* [Given passage]
--- --- ---

As to anything else – a railway enthusiast since just out of my pram, with a mother who worked for the LMSR in Coventry from 1937 to 1947. I worked as an architect in the UK, Grenada, Grand Turk, Dubai, Muscat, Qatar and Brunei and as an archaeological surveyor in Jordan. Still travelling, in my retirement, world-wide to ride behind steam locomotives and to view the more general railway scene.
I have had access to a copy of Brownlie since it was so brutally remaindered in the late 1970s and had kept records of the various BR new builds, re-buildings with diesel power, allocation moves and re-numberings through the 1970s and '80s.

--- --- ---

* [Brief A]
Say whether each statement below agrees with the passage on the railway enthusiast. Answer yes or no for each, and quote the deciding words of the passage exactly.
(i) The writer's mother worked for the LMSR in Coventry from 1937 to 1947.
(ii) The writer worked as an archaeological surveyor in Brunei.
(iii) The writer first had access to a copy of Brownlie in the 1990s.
* [Brief B]
Reproduce the passage on the railway enthusiast word for word, from "As to anything" to "general railway scene.".

* [Data]
--- --- ---

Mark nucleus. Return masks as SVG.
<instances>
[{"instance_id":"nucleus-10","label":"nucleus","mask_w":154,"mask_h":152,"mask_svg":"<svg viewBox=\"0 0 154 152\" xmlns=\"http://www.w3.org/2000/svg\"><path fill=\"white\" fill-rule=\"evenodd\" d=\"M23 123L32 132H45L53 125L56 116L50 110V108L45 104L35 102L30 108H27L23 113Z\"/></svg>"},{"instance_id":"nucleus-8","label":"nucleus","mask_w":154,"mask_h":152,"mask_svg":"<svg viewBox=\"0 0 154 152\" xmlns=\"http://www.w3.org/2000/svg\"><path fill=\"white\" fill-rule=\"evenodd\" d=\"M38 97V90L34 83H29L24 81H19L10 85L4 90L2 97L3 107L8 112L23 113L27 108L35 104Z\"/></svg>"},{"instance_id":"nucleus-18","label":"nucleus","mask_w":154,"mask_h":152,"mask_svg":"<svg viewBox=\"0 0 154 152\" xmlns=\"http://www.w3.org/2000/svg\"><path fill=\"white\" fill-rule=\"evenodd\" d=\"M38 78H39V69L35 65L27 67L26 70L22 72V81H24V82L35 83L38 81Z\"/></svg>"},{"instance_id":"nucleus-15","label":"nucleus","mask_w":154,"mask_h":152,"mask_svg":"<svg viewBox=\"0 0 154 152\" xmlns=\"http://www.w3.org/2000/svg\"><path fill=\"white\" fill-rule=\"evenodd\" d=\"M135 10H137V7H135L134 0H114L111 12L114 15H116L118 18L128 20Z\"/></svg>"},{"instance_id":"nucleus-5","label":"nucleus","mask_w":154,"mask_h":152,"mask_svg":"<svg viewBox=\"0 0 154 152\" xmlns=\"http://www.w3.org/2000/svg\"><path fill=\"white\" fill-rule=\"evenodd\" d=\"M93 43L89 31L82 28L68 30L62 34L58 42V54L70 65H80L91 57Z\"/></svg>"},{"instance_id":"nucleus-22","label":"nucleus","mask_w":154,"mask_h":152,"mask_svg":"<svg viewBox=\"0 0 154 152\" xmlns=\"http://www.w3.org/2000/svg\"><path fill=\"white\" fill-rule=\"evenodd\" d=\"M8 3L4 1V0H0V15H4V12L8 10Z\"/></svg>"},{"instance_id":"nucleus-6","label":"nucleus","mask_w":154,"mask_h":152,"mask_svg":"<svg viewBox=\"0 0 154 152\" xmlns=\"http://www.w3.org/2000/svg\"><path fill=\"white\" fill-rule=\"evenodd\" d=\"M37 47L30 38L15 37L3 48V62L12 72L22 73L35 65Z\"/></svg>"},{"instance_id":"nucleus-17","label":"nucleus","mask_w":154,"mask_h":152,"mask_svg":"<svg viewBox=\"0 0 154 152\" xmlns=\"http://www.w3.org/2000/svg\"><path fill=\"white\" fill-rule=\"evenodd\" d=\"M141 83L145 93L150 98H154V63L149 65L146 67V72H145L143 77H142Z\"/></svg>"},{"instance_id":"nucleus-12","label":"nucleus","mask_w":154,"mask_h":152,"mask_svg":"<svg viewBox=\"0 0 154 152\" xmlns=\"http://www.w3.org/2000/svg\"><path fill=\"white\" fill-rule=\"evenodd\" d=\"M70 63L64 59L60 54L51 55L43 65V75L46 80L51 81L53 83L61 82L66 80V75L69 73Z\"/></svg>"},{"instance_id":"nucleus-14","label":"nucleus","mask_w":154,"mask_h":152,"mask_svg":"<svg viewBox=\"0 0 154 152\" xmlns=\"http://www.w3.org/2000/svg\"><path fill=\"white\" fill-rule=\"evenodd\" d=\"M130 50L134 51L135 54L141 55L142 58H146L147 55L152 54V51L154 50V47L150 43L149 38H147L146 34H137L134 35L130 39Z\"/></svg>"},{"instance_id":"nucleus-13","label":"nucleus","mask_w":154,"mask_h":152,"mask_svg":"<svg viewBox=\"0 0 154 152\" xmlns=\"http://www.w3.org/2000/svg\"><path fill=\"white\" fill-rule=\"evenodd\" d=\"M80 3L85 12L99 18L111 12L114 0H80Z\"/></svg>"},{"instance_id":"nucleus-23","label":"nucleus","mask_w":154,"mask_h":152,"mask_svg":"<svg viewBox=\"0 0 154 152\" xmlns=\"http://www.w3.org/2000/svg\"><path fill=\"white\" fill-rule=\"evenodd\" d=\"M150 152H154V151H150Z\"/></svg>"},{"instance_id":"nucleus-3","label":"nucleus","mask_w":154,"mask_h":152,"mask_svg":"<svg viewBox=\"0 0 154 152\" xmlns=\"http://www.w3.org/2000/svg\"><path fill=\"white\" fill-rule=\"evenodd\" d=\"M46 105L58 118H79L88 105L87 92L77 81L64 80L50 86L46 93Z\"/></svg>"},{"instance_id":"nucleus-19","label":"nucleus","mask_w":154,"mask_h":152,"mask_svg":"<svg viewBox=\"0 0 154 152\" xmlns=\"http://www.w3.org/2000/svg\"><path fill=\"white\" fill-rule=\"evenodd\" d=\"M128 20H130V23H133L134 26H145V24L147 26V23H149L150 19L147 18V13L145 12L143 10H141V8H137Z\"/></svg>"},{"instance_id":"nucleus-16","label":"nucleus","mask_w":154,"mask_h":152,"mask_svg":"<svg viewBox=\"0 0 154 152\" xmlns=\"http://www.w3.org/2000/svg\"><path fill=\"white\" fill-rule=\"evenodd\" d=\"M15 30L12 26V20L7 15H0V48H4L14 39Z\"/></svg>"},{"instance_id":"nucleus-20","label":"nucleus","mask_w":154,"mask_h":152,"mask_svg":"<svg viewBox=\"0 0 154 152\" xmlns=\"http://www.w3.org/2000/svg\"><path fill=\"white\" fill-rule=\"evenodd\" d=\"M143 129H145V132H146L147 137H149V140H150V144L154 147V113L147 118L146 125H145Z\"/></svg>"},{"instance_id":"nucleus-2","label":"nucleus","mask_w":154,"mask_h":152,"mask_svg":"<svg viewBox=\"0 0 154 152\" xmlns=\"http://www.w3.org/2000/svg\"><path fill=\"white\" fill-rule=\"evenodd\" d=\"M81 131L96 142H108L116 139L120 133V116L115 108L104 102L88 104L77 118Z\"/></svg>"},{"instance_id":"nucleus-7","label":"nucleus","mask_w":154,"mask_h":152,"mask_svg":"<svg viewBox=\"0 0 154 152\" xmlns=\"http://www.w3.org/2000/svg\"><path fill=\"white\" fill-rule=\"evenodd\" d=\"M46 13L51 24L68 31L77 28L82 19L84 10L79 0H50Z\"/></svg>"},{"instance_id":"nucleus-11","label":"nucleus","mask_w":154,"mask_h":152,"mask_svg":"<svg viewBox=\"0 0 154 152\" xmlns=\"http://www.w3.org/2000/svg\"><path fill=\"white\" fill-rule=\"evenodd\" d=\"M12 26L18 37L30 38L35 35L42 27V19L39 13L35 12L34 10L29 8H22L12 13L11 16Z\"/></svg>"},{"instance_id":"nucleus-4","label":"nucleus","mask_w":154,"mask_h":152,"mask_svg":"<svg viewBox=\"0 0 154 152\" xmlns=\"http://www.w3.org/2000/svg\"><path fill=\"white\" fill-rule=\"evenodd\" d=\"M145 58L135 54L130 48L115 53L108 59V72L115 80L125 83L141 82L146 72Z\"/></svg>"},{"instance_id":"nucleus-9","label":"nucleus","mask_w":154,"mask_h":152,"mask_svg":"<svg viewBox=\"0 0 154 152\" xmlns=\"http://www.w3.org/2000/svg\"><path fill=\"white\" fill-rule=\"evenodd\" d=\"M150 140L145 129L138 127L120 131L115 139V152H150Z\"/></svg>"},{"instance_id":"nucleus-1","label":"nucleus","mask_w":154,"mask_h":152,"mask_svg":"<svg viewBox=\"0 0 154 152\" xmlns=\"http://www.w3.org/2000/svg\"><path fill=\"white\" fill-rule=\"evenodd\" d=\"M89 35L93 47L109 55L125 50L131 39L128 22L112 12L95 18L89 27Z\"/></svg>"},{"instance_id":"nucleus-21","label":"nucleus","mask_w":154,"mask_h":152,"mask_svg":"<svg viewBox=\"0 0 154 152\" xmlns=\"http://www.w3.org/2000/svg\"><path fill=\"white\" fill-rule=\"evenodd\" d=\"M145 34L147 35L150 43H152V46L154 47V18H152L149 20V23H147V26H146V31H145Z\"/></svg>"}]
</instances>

--- --- ---

* [Problem solution A]
(i) Yes: "a mother who worked for the LMSR in Coventry from 1937 to 1947"
(ii) No: "as an archaeological surveyor in Jordan"
(iii) No: "since it was so brutally remaindered in the late 1970s"

* [Problem solution B]
As to anything else – a railway enthusiast since just out of my pram, with a mother who worked for the LMSR in Coventry from 1937 to 1947. I worked as an architect in the UK, Grenada, Grand Turk, Dubai, Muscat, Qatar and Brunei and as an archaeological surveyor in Jordan. Still travelling, in my retirement, world-wide to ride behind steam locomotives and to view the more general railway scene.